Selain itu, kehidupan sosial mereka turut terganggu, dikarenakan terlalu fokus pada pencapaian, mahasiswa overachiever cenderung mengorbankan waktu bersama keluarga dan teman-teman. Akibatnya, mereka bisa merasa kesepian atau sulit menjalin hubungan yang dekat dengan orang lain. Kemudian, mereka sering mengalami ketidakpuasan diri. Setelah mencapai satu target, mereka langsung menetapkan target baru tanpa menikmati hasil kerja kerasnya. Hal ini bisa membuat mereka sulit merasa puas dan terus-menerus merasa kurang.
Namun dibalik dampak negatif tersebut, tentu ada juga sisi positif dari menjadi overachiever. Mahasiswa yang selalu berusaha lebih biasanya memiliki pencapaian akademik yang lebih tinggi dan keterampilan yang berguna di dunia kerja, seperti manajemen waktu dan kepemimpinan. Mereka juga memiliki daya juang yang tinggi, terbiasa menghadapi tantangan, dan tidak mudah menyerah. Sikap ini menjadi modal berharga dalam menghadapi dunia profesional, karena mereka dapat dijadikan inspirasi. Dedikasi mereka dalam belajar dan berorganisasi bisa memotivasi teman-temannya untuk lebih serius dalam mengembangkan diri dan mencapai tujuan mereka.
Fenomena overachiever di kampus bisa menjadi keuntungan sekaligus tantangan. Di satu sisi, memiliki ambisi yang tinggi dapat membantu mahasiswa mencapai prestasi akademik yang baik, mengembangkan keterampilan, serta membuka peluang lebih besar di masa depan. Mahasiswa yang selalu berusaha lebih biasanya lebih disiplin, gigih, dan siap menghadapi persaingan di dunia kerja. Namun, jika ambisi ini tidak dikelola dengan baik, tekanan dari lingkungan sosial dan tuntutan akademik yang berat dapat menjadi beban yang berpengaruh pada kesehatan mental. Banyak mahasiswa yang mengalami stres, kecemasan, bahkan kelelahan akibat terus-menerus menuntut diri mereka untuk selalu unggul dalam segala hal.

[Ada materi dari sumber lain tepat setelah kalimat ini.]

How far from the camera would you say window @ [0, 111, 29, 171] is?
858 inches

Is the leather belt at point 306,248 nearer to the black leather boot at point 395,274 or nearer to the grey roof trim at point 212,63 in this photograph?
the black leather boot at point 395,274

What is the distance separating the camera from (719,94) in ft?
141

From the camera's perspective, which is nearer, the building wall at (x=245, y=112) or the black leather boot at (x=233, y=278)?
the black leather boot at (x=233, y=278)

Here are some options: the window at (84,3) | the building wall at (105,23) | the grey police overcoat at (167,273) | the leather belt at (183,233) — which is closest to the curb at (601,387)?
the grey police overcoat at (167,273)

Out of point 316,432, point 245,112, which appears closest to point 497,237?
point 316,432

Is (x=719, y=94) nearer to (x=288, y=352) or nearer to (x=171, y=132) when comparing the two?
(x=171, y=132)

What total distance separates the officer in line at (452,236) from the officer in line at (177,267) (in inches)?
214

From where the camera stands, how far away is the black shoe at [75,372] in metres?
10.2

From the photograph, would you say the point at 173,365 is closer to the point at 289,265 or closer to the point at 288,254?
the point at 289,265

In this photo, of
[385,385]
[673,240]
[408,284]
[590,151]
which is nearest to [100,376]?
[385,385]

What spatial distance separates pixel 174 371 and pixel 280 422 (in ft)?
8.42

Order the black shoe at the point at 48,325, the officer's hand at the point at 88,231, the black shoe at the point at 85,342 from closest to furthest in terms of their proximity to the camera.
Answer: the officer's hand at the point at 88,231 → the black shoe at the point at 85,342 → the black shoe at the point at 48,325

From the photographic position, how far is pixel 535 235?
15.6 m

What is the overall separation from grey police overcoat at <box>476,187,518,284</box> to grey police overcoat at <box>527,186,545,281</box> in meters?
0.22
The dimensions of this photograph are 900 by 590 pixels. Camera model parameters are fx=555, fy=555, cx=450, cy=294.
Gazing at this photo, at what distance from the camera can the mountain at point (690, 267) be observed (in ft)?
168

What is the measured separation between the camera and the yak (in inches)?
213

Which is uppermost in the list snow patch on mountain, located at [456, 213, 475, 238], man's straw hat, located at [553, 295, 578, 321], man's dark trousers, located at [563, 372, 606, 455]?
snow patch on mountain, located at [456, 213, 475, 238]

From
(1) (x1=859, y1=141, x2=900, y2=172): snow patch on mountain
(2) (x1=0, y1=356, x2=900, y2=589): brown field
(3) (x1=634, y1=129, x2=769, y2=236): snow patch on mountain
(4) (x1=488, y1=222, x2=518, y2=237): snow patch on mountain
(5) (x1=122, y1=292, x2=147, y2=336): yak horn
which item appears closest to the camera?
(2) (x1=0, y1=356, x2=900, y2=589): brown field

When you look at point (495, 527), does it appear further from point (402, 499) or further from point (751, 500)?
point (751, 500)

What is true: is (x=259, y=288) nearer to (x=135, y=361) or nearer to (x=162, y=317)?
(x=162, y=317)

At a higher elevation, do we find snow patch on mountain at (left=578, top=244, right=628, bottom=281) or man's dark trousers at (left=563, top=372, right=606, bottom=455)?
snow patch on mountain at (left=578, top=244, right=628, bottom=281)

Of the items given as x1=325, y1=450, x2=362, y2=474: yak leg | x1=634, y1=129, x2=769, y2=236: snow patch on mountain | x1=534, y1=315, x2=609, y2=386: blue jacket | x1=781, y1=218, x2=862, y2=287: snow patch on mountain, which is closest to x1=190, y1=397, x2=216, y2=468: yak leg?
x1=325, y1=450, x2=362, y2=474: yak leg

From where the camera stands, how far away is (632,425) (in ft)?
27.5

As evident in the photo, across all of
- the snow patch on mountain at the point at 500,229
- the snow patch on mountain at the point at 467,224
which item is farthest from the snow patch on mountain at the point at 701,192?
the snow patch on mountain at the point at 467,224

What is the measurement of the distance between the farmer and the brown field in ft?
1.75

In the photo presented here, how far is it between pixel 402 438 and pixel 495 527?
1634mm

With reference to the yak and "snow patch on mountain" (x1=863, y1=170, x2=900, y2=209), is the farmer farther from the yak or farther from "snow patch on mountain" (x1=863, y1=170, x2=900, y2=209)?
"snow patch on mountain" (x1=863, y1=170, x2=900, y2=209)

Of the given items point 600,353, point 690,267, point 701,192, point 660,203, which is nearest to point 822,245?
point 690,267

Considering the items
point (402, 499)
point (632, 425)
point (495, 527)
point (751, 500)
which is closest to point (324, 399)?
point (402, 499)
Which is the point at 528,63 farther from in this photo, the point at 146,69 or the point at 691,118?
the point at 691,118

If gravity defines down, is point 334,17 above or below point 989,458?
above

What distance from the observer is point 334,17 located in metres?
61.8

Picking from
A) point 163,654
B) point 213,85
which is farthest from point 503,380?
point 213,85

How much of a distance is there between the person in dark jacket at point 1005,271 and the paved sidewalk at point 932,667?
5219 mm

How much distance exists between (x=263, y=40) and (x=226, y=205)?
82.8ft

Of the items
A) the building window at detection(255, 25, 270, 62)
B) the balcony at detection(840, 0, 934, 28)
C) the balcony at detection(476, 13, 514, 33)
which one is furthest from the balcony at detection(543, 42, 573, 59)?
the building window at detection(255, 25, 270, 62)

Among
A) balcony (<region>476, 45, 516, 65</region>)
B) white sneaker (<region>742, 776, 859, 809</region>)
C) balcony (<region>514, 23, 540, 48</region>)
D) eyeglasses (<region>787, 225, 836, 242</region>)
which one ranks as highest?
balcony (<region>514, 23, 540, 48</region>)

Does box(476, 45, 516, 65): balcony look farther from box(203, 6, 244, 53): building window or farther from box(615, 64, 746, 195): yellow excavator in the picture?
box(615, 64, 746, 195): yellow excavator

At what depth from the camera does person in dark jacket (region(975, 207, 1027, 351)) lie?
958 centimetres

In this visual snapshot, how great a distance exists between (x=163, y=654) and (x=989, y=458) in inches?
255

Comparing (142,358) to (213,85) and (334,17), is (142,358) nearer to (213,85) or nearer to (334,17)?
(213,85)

Karena itu, sebagai mahasiswa, penting untuk memahami batas kemampuan diri sendiri dan tidak terjebak dalam persaingan yang tidak sehat. Kesuksesan bukan hanya diukur dari banyaknya prestasi yang dicapai, tetapi juga dari seberapa baik seseorang bisa menjaga keseimbangan dalam hidupnya. Memiliki waktu untuk beristirahat, bersosialisasi, dan menikmati hal-hal sederhana dalam hidup juga merupakan bagian dari keberhasilan. Menyeimbangkan ambisi dengan kehidupan sosial dan kesehatan mental sangat penting agar mahasiswa bisa meraih kesuksesan tanpa mengorbankan kebahagiaan dan kesejahteraan mereka.